Reclamamos o tempo todo: “Ai que frio; “ai que calor”; “meu chefe tem mau humor”; “que droga de trânsito”; “não gosto de chuva”; “não gosto de tempo seco”, etc. etc. Você tem como mudar isso?  
 
Se não existe nenhuma ação a ser feita nestes casos, o ponto então é como eu acomodo todas essas adversidades dentro de mim, porque afinal, meu coração é maior do que todas as situações. 
 
Se acomodamos essas pequenas situações inevitáveis dentro de nós, sobrará mais espaço para pensarmos em coisas maiores, para pensarmos em como estou levando a minha vida, que coisas queremos mudar e como fazer isso?  Quem sou eu, quais são os meus valores, por que estou neste trabalho, nesta vida? A lista de questionamento sobre nós mesmos é imensa, então porque sobrecarregar o espaço de nossa mente com coisas que são inevitáveis?
 
Nós temos a escolha de deixar essas pequenas situações inevitáveis nos afetarem. Quanto mais a gente se irrita com um tipo de pessoa, mais poder ela ganha de tirar do meu equilíbrio. Portanto, somos nós mesmos os responsáveis de sair do equilíbrio e não o outro. A única maneira de acomodar essa pessoa internamente é dando o direito dela ser como ela é. Mas insistimos em querer mudar as pessoas, mudar as situações que são inevitáveis. Como posso querer que a temperatura do dia seja a que eu espero? Como querer que o meu chefe seja dessa maneira e não daquela? Essa é uma armadilha para que a gente não olhe para o foco que está dentro de nós mesmos. Eu dou o direito do outro ser como ele é e esqueço. Não fico pensando que ele podia ser diferente etc. Eu acomodo essa situação dentro de mim.
 
Tudo que pensamos e sentimos ficam dependurados na nossa mente. A fofoca é também algo que fica lá e vai aumentando à medida que outras pessoas vão validando aquilo que você diz. Às vezes as pessoas se justificam dizendo que estão falando de uma outra pessoa para desabafar. Ora, desabafar seria então se libertar daquele sentimento asfixiante que a mente carrega. Na verdade essa é uma desculpa bonitinha que arrumamos para justificar tal atitude. Ao fazer a fofoca, ao falar do outro a gente quer mesmo que o ouvinte nos valide. E ao ser validado, o sentimento aumenta e não nos livramos dele.
 
Não existe um coração que acomoda todas as pessoas, o que existe é “eu acomodo essa pessoa que eu já sei que me irrita.” Então eu acomodo essa pessoa que eu sei que me irrita. Na hora que ela faz algo que me irrita, nesse momento eu dou o direito de ser quem ela é, e deixo a situação de lado. Assim, a cada situação difícil que me incomoda, arrumamos um espaço dentro de nós para não nos sentirmos incomodados por essas adversidades, pois são inevitáveis.
 
O nosso intelecto, aquele que pensa, raciocina e tem lógica é o que ilumina a mente agitada e as emoções. E quem ilumina nosso intelecto é a consciência. Podemos usar todos esses instrumentos porque todos nós fomos abençoados com eles. 

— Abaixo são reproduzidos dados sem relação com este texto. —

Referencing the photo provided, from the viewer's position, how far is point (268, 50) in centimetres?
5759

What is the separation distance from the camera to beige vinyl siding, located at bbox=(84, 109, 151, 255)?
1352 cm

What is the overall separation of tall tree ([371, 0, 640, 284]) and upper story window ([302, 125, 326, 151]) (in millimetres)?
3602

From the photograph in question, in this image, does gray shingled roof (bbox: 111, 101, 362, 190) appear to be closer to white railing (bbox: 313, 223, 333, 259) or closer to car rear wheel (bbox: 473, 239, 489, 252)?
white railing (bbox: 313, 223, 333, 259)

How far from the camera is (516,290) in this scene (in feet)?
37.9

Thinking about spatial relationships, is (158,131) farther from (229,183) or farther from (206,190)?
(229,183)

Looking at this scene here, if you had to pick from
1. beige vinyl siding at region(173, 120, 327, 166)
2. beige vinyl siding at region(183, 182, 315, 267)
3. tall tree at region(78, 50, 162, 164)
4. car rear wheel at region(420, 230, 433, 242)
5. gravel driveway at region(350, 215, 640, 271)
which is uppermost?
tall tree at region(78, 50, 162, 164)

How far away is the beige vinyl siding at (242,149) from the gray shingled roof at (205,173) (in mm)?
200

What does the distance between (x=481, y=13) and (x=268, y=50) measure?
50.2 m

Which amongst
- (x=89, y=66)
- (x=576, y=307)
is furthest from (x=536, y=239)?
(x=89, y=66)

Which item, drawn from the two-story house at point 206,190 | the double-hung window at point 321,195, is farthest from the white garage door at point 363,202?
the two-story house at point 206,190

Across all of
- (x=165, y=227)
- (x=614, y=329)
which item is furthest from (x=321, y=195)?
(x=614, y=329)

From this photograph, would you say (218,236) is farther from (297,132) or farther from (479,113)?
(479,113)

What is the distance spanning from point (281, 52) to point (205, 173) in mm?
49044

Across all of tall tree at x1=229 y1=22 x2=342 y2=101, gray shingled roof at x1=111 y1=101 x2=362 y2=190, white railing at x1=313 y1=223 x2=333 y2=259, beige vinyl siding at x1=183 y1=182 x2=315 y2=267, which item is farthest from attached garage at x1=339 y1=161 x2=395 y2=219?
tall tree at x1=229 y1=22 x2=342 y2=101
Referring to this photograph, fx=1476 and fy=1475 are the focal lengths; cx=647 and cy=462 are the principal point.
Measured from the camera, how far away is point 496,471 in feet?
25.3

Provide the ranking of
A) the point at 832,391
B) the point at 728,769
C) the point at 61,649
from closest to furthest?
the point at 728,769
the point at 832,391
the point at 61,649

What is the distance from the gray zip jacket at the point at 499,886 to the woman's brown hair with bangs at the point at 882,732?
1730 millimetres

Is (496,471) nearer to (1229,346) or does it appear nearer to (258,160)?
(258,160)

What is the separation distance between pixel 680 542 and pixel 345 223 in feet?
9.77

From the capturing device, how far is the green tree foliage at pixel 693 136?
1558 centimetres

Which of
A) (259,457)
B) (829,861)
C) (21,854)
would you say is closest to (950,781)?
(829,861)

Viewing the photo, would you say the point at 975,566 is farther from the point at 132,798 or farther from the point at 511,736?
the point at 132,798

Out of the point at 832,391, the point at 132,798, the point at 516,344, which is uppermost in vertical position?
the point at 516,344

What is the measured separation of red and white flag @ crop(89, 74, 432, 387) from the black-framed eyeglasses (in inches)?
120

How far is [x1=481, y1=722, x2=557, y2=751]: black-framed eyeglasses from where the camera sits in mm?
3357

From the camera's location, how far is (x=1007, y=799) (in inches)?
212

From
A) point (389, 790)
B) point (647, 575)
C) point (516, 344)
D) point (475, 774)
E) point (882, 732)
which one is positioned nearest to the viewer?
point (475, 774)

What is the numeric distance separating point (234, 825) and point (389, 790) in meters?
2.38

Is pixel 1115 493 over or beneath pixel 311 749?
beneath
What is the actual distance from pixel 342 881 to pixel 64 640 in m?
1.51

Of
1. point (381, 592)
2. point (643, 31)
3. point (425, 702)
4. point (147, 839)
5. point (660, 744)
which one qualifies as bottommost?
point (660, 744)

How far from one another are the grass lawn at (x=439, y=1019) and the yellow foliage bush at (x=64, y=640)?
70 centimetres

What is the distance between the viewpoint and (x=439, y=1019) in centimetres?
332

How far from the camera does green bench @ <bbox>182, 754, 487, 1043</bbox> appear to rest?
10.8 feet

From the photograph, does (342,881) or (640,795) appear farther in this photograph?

(Alguns trechos e ideias desse texto foram inspirados nas palestras de Gloria Arieira)

 
Se a gente cresce com os golpes duros da vida,
também pode crescer com os toques suaves na alma.
Nada faz sentido neste mundo se não tocamos o coração de uma pessoa

(Dalai Lama).

2 de junho de 2013

Aprendendo

Foi lá na Casa Siloé, em Vinhedo, que conheci Mariana.  E todos que participaram do retiro de Yoga se encantaram com a pequena de 5 anos de idade, filha da suave Lisiane.

Fazia tempo que não encontrava uma criança que não fosse estressada, pensei até que não existisse mais.

Ela andava e corria como uma fadinha por todo jardim segurando sua boneca Lili e corria com tanta leveza, pois tinha a total certeza de que sua mãe estaria alí olhando por ela caso ela precisasse. E por isso ela podia ir e vir com confiança. Um dia ela quis ficar comigo no meu quarto e lá ela me contou histórias enquanto desenhava num papel, o que me levou ao meu tempo de criança. E eu ensinei a ela como se fazia um barquinho de papel... Ela participava de todos as práticas de Yoga e com suavidade se recusava a fazer qualquer coisa que não quisesse.

Na posição "Savasana"




Na posição "Adho Mukha Savanasana"


Preferindo observar a fazer o "Utkatasana"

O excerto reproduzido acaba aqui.